◆ EXTRACT PROVIDED

[Start of section]

The Celtic Cross of Monasterboice
- 27mm High and 12mm Wide.
- Available in White Gold and Yellow Gold.
- Come With 18 Inch Chain.
- Double sided Cross Engraving
- Handmade in Ireland
- Hallmarked at the Assay Office at Dublin Castle
The Cross of Muiredach at Monasterboice in Co. Louth is one of the most beautiful of the Irish High Crosses still standing. At the base of the West side can still be seen the inscription in Irish, OR DO MUIREDACH LASNDERNAD IN CHROS“, which when translated reads A prayer for Muiredach, for whom this cross was made. Most scholars think that this applied to Muiredach, son of Domhaill, an abbot of Monasterboice who died about AD922.
The main sculpture on the circular head on the west face is an elaborate Crucifixion scene while on the eastern face there is an even more interesting and elaborate Last Judgement. The face of the shaft on the west side shows incidents in the Life of our Lord, incidents from the Old Testament, stories from the lives of the Saints and symbolic figures. However, the scenes on our High crosses are not confined to biblical and religious subjects only and there are scenes on the Muiredach Cross that are open to different interpretations. The scenes on the shaft of the cross are read from the bottom up. These are said to represent Christ seized in the Garden; The Incredulity of Thomas is said to be thrusting his hand into Our Lord’s side; and Christ seated between Peter and Paul, giving the keys to the one and The Book of the Gospel to the other.
A very different interpretation has also been suggested, particularly by the late Mr. Henry Morris. This interpretation would see the panel as representing two Viking soldiers and suggests that the central figure is the Celtic Abbot whom they are seizing roughly. Above, the same two men with the Viking moustaches are shown, but now they are wearing ecclesiastical robes, while the central figure, clean shaven and with a coronal tonsure as before, has his hand raised in blessing. At the top, all three ecclesiastics are wearing Viking moustaches, and they have the Keys and the Book of Gospels. those who read the panels this way say they tell the story of the encounter of the Abbot with the Viking invaders, the latter’s eventual conversion to Christianity and indeed acceptance as monks at Monasterboice, and finally the time when one of their number became the Abbot of the monastery.

[End of section]

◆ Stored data
[Start of section]

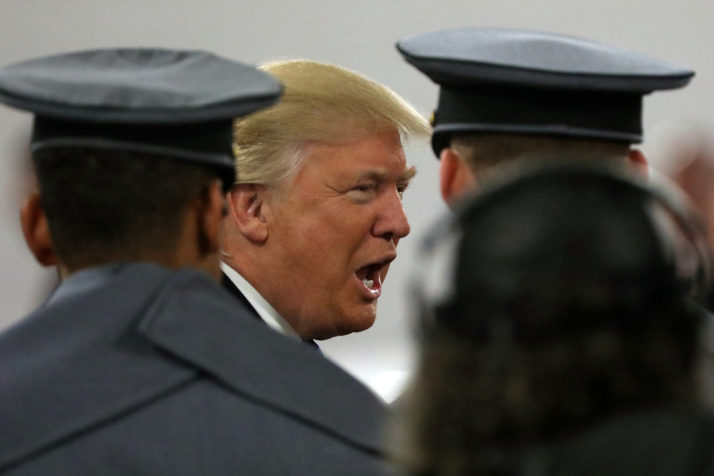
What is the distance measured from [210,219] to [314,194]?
3.40 feet

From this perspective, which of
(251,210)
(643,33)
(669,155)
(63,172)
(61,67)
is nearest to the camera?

[End of section]

◆ TASK
Reproduce word for word the entire text above about the Celtic Cross of Monasterboice.

◆ RESPONSE TO THIS EXERCISE
The Celtic Cross of Monasterboice
- 27mm High and 12mm Wide.
- Available in White Gold and Yellow Gold.
- Come With 18 Inch Chain.
- Double sided Cross Engraving
- Handmade in Ireland
- Hallmarked at the Assay Office at Dublin Castle
The Cross of Muiredach at Monasterboice in Co. Louth is one of the most beautiful of the Irish High Crosses still standing. At the base of the West side can still be seen the inscription in Irish, OR DO MUIREDACH LASNDERNAD IN CHROS“, which when translated reads A prayer for Muiredach, for whom this cross was made. Most scholars think that this applied to Muiredach, son of Domhaill, an abbot of Monasterboice who died about AD922.
The main sculpture on the circular head on the west face is an elaborate Crucifixion scene while on the eastern face there is an even more interesting and elaborate Last Judgement. The face of the shaft on the west side shows incidents in the Life of our Lord, incidents from the Old Testament, stories from the lives of the Saints and symbolic figures. However, the scenes on our High crosses are not confined to biblical and religious subjects only and there are scenes on the Muiredach Cross that are open to different interpretations. The scenes on the shaft of the cross are read from the bottom up. These are said to represent Christ seized in the Garden; The Incredulity of Thomas is said to be thrusting his hand into Our Lord’s side; and Christ seated between Peter and Paul, giving the keys to the one and The Book of the Gospel to the other.
A very different interpretation has also been suggested, particularly by the late Mr. Henry Morris. This interpretation would see the panel as representing two Viking soldiers and suggests that the central figure is the Celtic Abbot whom they are seizing roughly. Above, the same two men with the Viking moustaches are shown, but now they are wearing ecclesiastical robes, while the central figure, clean shaven and with a coronal tonsure as before, has his hand raised in blessing. At the top, all three ecclesiastics are wearing Viking moustaches, and they have the Keys and the Book of Gospels. those who read the panels this way say they tell the story of the encounter of the Abbot with the Viking invaders, the latter’s eventual conversion to Christianity and indeed acceptance as monks at Monasterboice, and finally the time when one of their number became the Abbot of the monastery.